What is the definition of a Volatile Class?
MikeB
A colleague has been reading Robert C Martin's "Agile Principles,
Patterns, and Practices in C#". In the "Factory chapter", Robert Martin
uses the term "Volatile Class" but neither me nor my colleague are sure
what he means by that.
Google reveals little. Is it just a class that is likely to be prone to
change or is it something else entirely?
TIA,
MikeB
S Perryman
Volatility (V) is a statement of the likelihood of change in a given time
period.
Its converse property is impact (I) , the likelihood that of change
propagating to a dependent.
V and I are inversely proportional.
For any entity E, the greater the value of I(E) (the likelihood that a
change to E will cause change propagation to the dependents of E) , the
lower the tolerable value of V(E) .
A good measure of entity 'stability' is : 1 - ( I(E) * V(E) )
Impact is a *structural* property (based on the nature of dependencies) .
Volatility is a *temporal* property (based on the period of observed
change : product release, development iteration etc) .
Regards,
Steven Perryman
MikeB
> V and I are inversely proportional.
Eh? Where does that assertion come from?
MikeB
Steven,
the reason I questioned what looked like an assertion was that I've been
exposed to codebases where both V and I are high.
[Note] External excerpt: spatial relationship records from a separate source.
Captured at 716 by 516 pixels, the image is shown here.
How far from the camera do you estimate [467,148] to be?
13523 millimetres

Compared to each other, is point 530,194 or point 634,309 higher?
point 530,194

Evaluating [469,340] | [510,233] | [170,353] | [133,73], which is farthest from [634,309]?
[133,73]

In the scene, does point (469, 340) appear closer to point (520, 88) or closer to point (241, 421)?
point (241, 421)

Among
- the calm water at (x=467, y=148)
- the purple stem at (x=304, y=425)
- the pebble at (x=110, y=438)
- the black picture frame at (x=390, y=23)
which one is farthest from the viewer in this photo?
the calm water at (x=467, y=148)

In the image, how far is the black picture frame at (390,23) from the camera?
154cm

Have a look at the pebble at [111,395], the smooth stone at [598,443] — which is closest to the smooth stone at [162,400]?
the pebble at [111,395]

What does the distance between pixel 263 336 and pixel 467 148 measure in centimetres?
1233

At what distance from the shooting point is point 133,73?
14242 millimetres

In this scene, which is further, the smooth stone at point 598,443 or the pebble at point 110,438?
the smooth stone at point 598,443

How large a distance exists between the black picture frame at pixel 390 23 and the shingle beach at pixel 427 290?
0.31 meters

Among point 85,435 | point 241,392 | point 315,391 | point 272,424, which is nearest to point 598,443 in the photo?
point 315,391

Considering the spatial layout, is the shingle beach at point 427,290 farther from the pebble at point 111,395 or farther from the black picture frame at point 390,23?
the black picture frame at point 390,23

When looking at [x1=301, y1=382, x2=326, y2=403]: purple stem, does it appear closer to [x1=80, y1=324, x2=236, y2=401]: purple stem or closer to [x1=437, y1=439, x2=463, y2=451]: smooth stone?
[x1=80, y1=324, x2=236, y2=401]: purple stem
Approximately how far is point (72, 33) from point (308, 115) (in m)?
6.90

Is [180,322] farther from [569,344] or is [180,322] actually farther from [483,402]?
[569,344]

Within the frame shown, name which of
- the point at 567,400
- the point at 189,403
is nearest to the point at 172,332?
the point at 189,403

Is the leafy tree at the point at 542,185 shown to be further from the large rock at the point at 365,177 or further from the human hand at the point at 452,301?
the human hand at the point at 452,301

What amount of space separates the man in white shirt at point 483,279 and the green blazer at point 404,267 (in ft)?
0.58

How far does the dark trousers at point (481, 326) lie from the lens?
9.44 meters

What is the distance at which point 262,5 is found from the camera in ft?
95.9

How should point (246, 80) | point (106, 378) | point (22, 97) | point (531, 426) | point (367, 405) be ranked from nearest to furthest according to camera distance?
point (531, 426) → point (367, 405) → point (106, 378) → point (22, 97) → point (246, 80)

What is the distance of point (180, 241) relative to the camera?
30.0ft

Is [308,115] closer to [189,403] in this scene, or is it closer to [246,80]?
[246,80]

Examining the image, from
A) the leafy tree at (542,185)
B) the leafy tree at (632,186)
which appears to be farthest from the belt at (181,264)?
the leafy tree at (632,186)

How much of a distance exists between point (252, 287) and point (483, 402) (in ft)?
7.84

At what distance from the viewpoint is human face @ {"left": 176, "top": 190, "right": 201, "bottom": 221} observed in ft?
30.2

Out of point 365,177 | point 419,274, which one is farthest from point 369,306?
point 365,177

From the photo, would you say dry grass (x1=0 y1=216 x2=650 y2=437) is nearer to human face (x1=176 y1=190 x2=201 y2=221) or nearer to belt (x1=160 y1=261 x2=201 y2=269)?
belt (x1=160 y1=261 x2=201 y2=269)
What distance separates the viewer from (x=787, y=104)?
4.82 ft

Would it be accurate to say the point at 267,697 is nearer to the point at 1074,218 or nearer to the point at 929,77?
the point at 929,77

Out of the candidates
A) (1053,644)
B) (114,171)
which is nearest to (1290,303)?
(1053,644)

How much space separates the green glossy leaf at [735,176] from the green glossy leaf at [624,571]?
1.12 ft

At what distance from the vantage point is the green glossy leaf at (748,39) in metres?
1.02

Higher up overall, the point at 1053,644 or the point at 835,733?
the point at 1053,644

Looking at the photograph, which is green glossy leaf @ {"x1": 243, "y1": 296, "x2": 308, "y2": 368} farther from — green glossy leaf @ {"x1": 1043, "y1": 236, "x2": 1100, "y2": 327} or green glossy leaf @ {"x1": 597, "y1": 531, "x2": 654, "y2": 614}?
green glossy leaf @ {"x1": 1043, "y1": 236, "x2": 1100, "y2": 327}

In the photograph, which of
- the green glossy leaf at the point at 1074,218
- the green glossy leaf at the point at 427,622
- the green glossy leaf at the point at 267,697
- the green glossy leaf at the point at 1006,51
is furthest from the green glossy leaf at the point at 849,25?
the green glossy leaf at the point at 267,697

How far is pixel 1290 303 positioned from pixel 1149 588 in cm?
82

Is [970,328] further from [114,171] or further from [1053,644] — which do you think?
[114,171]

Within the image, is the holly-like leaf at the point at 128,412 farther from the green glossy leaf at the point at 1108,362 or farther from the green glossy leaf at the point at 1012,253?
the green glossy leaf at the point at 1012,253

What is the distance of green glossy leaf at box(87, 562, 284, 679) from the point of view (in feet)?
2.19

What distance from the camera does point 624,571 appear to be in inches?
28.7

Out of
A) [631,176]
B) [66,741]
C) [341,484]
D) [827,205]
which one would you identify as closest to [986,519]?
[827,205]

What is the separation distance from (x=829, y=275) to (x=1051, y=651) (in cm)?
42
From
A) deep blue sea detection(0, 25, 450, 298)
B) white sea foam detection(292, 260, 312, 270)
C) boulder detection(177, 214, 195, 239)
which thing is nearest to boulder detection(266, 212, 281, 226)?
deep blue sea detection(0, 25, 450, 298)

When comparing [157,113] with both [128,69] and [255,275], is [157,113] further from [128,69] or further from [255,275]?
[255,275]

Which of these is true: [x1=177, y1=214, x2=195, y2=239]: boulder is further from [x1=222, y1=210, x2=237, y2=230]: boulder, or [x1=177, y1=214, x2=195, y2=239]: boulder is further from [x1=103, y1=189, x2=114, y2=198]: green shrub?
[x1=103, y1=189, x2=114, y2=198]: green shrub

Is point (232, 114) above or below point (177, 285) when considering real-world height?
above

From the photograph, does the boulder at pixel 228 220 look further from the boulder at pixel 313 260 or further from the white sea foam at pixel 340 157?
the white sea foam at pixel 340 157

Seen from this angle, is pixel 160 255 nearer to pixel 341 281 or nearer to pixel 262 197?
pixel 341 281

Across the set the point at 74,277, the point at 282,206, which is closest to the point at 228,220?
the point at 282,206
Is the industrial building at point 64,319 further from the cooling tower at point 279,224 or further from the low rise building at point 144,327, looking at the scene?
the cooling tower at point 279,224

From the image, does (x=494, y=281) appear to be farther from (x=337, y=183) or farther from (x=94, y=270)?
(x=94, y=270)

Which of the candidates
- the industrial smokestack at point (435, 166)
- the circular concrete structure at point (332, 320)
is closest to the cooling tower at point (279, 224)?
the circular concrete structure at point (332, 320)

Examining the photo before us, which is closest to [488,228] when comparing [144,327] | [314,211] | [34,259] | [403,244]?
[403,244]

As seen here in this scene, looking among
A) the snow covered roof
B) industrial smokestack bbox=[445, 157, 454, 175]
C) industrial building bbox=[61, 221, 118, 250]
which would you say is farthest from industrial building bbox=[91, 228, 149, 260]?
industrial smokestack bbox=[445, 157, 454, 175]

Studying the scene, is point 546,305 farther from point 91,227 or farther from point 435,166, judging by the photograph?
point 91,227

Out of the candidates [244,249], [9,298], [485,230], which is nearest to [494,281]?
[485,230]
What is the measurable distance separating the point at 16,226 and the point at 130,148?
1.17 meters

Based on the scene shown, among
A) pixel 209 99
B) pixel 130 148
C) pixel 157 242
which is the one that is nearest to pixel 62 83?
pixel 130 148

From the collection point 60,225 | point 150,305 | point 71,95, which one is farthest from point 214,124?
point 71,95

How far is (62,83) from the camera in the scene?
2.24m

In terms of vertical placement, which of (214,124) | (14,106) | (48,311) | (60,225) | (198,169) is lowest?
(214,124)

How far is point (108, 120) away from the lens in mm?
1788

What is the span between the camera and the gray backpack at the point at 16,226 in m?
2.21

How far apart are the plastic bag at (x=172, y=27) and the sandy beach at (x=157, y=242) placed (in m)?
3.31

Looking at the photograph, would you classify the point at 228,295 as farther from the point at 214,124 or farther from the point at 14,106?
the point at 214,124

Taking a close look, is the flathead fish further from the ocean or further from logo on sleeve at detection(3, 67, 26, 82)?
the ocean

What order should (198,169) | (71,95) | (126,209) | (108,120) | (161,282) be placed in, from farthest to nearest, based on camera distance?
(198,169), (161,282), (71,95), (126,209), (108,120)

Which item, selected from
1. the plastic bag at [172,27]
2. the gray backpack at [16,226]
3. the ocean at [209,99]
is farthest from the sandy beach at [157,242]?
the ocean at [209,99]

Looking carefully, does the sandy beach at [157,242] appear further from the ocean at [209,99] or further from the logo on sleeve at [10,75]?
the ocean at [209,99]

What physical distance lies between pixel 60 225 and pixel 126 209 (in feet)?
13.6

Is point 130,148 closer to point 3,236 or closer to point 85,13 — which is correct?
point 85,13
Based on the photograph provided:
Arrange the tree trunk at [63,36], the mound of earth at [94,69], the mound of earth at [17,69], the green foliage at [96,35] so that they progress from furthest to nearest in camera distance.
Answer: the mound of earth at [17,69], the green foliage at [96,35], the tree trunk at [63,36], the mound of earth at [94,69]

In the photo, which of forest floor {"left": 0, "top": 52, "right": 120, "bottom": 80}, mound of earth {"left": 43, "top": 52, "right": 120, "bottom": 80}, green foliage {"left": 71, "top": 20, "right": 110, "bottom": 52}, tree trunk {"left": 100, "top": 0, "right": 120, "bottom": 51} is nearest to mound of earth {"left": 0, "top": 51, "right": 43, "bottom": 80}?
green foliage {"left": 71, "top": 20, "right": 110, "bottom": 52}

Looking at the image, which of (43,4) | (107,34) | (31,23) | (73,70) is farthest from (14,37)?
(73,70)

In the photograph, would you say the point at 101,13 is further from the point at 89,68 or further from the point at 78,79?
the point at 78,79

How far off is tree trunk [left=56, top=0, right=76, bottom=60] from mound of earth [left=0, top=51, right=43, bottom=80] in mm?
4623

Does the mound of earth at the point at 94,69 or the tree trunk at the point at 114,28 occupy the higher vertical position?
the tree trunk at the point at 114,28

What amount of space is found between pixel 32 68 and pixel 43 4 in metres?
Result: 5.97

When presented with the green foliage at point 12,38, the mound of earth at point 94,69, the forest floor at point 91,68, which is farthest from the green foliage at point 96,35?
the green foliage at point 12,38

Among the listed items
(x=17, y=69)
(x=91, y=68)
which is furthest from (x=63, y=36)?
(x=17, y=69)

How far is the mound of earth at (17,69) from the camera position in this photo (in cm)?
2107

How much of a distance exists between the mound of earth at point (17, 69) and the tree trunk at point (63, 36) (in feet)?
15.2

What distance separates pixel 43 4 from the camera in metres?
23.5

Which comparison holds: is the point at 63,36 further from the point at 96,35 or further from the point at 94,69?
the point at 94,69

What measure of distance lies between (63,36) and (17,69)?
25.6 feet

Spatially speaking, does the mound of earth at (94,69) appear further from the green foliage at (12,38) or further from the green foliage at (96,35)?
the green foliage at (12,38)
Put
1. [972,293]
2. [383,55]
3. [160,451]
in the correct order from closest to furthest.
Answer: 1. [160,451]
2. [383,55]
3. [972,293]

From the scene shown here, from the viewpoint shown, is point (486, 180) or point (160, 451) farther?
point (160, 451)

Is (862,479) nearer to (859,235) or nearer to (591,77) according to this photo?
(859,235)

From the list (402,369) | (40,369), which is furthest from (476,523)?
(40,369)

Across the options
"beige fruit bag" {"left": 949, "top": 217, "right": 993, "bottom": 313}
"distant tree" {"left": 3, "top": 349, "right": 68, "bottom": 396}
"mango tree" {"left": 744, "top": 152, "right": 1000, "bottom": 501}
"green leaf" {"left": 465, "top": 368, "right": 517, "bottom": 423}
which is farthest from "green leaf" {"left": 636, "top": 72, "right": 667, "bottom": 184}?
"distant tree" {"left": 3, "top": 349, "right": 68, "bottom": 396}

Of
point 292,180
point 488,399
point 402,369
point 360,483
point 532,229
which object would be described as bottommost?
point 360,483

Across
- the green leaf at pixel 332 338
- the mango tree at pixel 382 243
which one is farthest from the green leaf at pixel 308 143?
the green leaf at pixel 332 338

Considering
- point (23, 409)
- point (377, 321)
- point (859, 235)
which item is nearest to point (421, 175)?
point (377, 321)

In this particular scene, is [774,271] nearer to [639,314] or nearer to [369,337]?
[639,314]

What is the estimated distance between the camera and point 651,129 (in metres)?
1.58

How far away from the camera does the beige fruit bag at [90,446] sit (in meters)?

Those systems
invariably exhibited poor design.
Taking this further, I'd venture that for a given volatility, impact is
a purely function of the quality of the design.
I wonder whether I misunderstood you and you meant that "in a good
design, V and I are inversely proportional".
Regards,
MikeB
Daniel Pitts
It could be that Steven meant that there is a lower bounds on V*I, but
that is only my guess, I have nothing to back that up.
--
Daniel Pitts' Tech Blog: <http://virtualinfinity.net/wordpress/>
S Perryman
> the reason I questioned what looked like an assertion was that I've been
> exposed to codebases where both V and I are high. Those systems
> invariably exhibited poor design.
By "invariably" , I would expect to be shown a strong objective statistical
correlation between V(E) , I(E) , and other canonical 'quality' measures
(coupling, cohesion etc) .
> Taking this further, I'd venture that for a given volatility, impact is
> a purely function of the quality of the design.
When E has a high value for :
1. I(E) , we are informed about the potential effects of change
throughout a system.
2. V(E) , we are informed about the amount of change occuring for E.
#1 allows us to ask what will happen (rework, re-testing etc) if E
changes, and the justification thereof.
#2 allows us to ask why is E changing so often.
The reasons for either are often nothing to do with poor
design (good design is actually often the cause) .
For example, something that is very useful will have a very high I(E)
value. Think of things like I/O, container functionality etc.
> I wonder whether I misunderstood you and you meant that "in a good
> design, V and I are inversely proportional".
Over time, entities with high V(E) will exhibit I(E)
values tending to the relationship (high impact entities tend to become
less volatile - they 'stabilise' as their desired/essential purpose
becomes clear etc) .
Regards,
Steven Perryman
S Perryman
> MikeB wrote:
>> I wonder whether I misunderstood you and you meant that "in a good
>> design, V and I are inversely proportional".
> It could be that Steven meant that there is a lower bounds on V*I, but
> that is only my guess, I have nothing to back that up.
V(E) and I(E) are in the range [0,1] .
The product can be 1 at worst (impacts everything, changes continually) .
And tends to 0 at best (inversely proportional, the implications of one
property is tempered by that of the other) .
Regards,
Steven Perryman